WALLACE & GROMIT: CURSE OF THE WERE-RABBIT
WALLACE & GROMIT: CURSE OF THE WERE-RABBIT
(animated drama)
Time: 85 mins
Rating: * * *
AFTER Tim Burton’s Corpse Bride, we have another entertaining stop-animation flick about an absent-minded inventor and his faithful dog. The Wallace & Gromit series is not new. Created by British animator, Nick Park, the Plasticine (modelling clay) characters first thrilled children with a tale called A Grand Day Out in 1989. In 2000, Park and co-director Peter Lord took time off from the series to give us Chicken Run. So far, there has been six more instalments of Wallace & Gromit, including this Curse Of The Were-Rabbit.
Set in a small town in England, this episode sees Wallace and Gromit running a new business — a pest-control company called Anti-Pesto which protects the folks’ vegetables from pesky rabbits.
And since it is the season for the annual Giant Vegetable Competition, Wallace (voice of Peter Sallis) and his pet dog are terribly busy catching the furry critters.
Wallace’s Anti-Pesto is not an outfit that kills bunnies. He adopts a more humane way of capturing the pests with a contraption called the Bunny Vac 6000 and keeping them in his basement menagerie. Lady Tottington (Helena Bonham Carter), the hostess for the competition, is the chief advocate of Wallace’s humane removal of the animals, but the sniveling Lord Victor Quartermaine (Ralph Fiennes) prefers to shoot them all.
Lord Victor dreams of marrying Lady Totty and get his grubby hands on her ancestral wealth. He sees Wallace as a rival. And the toupee-wearing Victor is not someone you would want to mess with... Meanwhile, Wallace decides to invent a device called Mind-O-Matic that would wean the rabbits’ craving for fresh produce.
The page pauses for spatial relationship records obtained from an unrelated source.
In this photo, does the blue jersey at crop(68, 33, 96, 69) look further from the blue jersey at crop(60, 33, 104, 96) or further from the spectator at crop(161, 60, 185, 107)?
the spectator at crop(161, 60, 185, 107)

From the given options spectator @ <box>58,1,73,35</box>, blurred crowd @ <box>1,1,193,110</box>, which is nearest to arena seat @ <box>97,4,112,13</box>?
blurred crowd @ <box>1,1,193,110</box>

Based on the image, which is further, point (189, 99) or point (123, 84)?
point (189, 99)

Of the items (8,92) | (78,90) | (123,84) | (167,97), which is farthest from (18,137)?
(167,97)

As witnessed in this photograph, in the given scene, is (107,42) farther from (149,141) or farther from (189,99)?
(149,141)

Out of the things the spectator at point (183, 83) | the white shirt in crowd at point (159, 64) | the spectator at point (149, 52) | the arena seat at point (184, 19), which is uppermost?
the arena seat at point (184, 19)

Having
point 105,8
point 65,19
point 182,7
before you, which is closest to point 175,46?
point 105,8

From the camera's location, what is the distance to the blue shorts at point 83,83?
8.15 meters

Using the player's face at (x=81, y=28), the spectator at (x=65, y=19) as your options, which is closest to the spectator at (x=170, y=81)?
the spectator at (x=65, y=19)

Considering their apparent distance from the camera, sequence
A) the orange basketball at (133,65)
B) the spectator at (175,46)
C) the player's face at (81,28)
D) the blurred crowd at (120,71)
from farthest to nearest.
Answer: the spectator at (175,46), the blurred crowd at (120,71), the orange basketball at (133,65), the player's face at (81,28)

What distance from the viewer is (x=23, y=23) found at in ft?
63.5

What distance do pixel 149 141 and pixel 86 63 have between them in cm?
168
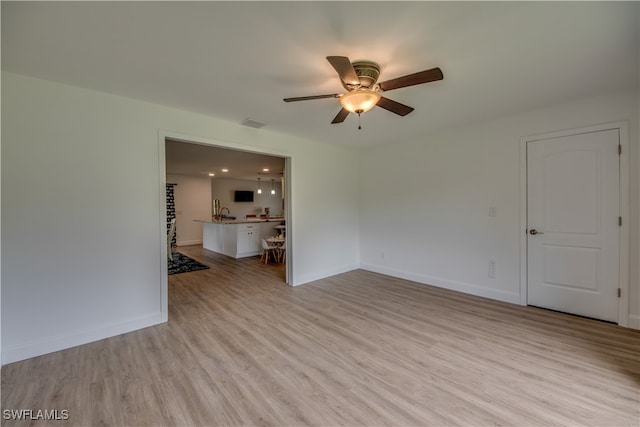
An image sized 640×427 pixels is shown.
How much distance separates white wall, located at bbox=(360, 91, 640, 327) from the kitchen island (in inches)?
126

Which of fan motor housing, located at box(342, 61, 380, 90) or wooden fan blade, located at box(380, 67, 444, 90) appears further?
fan motor housing, located at box(342, 61, 380, 90)

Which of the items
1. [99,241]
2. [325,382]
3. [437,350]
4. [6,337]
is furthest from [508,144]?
[6,337]

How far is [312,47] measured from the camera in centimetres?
188

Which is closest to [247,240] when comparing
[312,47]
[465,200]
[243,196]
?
[243,196]

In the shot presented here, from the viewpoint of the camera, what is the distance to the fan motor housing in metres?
2.03

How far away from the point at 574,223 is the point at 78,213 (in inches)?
205

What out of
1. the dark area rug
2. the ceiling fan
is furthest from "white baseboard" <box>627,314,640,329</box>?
the dark area rug

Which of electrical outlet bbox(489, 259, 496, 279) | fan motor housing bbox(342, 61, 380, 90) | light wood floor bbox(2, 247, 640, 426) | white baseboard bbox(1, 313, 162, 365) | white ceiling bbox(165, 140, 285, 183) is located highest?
white ceiling bbox(165, 140, 285, 183)

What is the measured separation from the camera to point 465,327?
9.07 ft

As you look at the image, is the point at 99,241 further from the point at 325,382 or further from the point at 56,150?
the point at 325,382

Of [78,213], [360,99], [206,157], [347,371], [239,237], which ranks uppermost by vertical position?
[206,157]

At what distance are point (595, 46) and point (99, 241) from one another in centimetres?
446

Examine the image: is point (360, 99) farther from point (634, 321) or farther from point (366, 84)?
point (634, 321)

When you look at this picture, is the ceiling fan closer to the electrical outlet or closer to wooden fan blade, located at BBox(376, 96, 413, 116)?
→ wooden fan blade, located at BBox(376, 96, 413, 116)
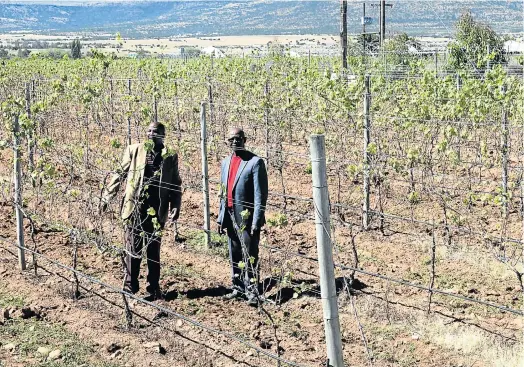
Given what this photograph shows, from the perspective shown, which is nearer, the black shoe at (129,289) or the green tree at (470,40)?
the black shoe at (129,289)

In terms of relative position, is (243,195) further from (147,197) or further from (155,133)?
(155,133)

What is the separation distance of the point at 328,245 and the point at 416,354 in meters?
2.03

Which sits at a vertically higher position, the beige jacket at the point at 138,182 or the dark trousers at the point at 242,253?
the beige jacket at the point at 138,182

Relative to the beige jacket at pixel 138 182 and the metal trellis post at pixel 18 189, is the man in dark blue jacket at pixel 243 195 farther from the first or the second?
the metal trellis post at pixel 18 189

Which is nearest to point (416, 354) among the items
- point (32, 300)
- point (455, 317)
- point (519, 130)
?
point (455, 317)

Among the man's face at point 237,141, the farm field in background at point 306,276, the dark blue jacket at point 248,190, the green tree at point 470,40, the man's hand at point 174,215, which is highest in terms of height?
the green tree at point 470,40

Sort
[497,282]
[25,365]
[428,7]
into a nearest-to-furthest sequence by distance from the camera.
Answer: [25,365] → [497,282] → [428,7]

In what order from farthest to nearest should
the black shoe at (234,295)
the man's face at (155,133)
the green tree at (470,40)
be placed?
the green tree at (470,40) → the black shoe at (234,295) → the man's face at (155,133)

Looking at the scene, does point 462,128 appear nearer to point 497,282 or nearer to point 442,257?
point 442,257

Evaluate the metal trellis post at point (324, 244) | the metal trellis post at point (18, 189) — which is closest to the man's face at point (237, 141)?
the metal trellis post at point (18, 189)

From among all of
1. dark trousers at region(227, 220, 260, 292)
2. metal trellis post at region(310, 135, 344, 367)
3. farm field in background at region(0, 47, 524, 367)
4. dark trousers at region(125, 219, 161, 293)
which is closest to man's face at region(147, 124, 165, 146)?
farm field in background at region(0, 47, 524, 367)

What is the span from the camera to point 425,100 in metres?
10.3

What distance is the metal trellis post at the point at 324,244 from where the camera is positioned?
364 centimetres

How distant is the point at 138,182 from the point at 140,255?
0.61 metres
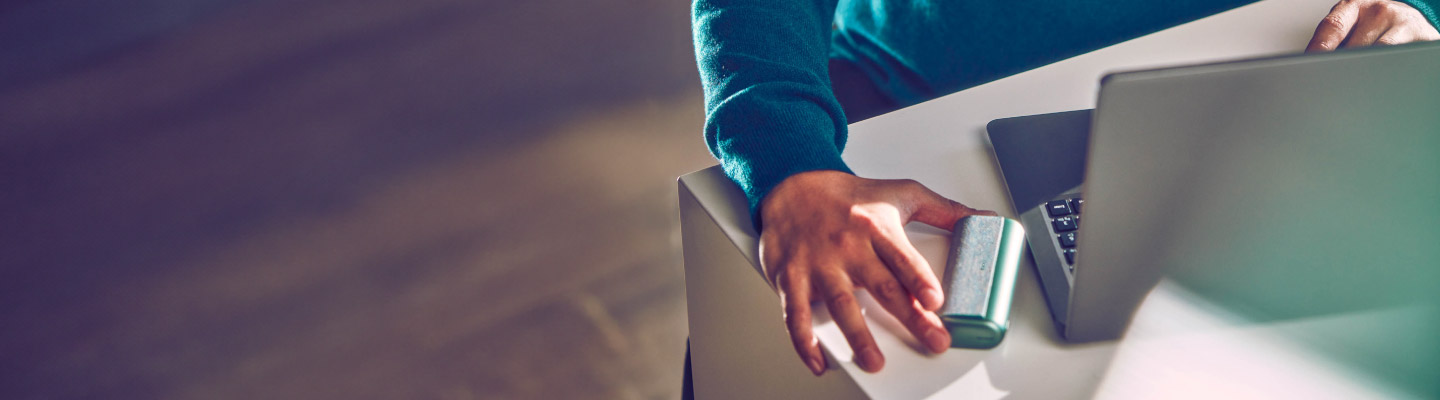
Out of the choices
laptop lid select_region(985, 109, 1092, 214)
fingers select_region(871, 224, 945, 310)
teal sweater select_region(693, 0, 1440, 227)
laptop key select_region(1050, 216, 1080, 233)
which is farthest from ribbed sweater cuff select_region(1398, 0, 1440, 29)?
fingers select_region(871, 224, 945, 310)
However, a lab accident interrupts the invention — and the residents find themselves having to deal with a King Kong-like Were-Rabbit that threatens to wipe out their prize veggies. As usual, Gromit has to play Sherlock Holmes and save the day.
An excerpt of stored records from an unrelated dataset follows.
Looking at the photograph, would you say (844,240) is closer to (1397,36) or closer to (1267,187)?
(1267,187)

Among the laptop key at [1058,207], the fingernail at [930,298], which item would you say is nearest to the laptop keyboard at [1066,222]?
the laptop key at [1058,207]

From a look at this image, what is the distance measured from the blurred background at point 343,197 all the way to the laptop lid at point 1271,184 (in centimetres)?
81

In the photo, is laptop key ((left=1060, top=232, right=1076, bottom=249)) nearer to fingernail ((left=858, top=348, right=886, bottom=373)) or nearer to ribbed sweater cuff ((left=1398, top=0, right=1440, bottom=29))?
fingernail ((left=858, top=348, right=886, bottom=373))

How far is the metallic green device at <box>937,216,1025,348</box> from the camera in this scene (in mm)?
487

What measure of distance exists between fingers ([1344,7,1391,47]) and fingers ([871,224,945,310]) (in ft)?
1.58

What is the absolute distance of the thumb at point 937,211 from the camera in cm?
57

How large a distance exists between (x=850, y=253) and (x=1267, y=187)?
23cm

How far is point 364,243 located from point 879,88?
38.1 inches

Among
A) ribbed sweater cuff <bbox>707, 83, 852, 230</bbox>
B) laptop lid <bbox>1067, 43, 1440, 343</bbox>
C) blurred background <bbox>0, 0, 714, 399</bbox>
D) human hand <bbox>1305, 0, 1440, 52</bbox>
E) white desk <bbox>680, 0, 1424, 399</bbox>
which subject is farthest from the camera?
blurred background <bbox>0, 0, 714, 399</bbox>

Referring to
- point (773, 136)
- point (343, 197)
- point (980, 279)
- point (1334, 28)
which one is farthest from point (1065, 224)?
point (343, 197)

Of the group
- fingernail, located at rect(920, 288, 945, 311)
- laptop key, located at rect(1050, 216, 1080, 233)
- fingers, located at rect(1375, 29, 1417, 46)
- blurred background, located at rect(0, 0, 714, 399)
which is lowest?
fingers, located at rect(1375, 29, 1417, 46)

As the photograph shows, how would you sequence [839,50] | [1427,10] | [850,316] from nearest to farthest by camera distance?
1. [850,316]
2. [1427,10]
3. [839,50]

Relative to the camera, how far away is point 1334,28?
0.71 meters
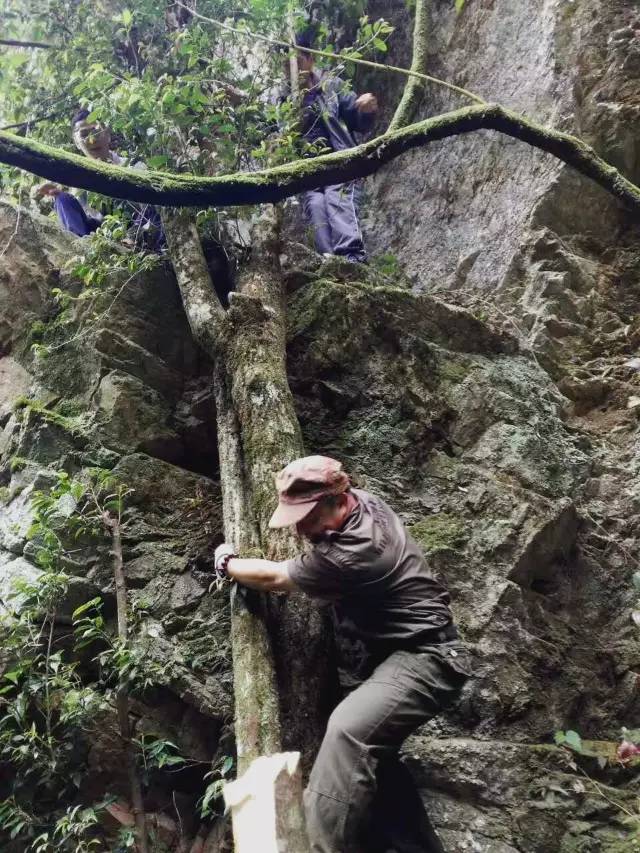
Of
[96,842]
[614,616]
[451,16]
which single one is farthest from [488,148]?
[96,842]

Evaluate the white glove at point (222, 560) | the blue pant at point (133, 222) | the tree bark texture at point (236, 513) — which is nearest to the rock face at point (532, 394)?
the tree bark texture at point (236, 513)

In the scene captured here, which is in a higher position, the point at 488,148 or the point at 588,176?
the point at 488,148

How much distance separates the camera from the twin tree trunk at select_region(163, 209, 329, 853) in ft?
11.5

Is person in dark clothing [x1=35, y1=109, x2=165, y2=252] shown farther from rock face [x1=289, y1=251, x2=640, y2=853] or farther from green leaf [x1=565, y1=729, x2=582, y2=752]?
green leaf [x1=565, y1=729, x2=582, y2=752]

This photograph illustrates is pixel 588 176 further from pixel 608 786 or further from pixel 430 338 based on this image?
pixel 608 786

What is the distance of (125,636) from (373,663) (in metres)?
1.53

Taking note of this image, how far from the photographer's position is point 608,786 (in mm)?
3889

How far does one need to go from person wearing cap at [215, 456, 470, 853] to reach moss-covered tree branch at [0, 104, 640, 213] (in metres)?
2.30

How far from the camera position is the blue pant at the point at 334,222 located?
298 inches

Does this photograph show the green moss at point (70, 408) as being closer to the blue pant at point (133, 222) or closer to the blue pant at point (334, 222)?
the blue pant at point (133, 222)

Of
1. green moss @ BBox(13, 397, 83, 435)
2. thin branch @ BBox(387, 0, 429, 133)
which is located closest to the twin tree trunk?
green moss @ BBox(13, 397, 83, 435)

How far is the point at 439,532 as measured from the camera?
4.77m

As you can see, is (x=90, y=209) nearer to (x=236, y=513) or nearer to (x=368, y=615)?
(x=236, y=513)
The Curse Of The Were-Rabbit, helmed by Park and Steve Box, also employs a bit of computer graphics, especially in a sequence where the vacuumed bunnies are in free-fall. For me, the most amazing part of the movie are the facial expressions of Gromit. The dog has no mouth yet it speaks volumes just through its spherical eyes. Needless to say, Gromit is the smartest and most lovable character in the entire movie.
The scripters have also thrown in a few hints of British bawdiness but this is done in good fun. Those who like Brit humour will find lots of puns and typical ‘stiff upper-lip’ gags here. While Corpse Bride fascinated us with its macabre humour, this one has characters we can root for.
# The main feature is only 85 minutes but there is a bonus clip — a short cartoon about the militant Penquins of Madagascar going on a mission to bring cheer to a friend on Christmas eve.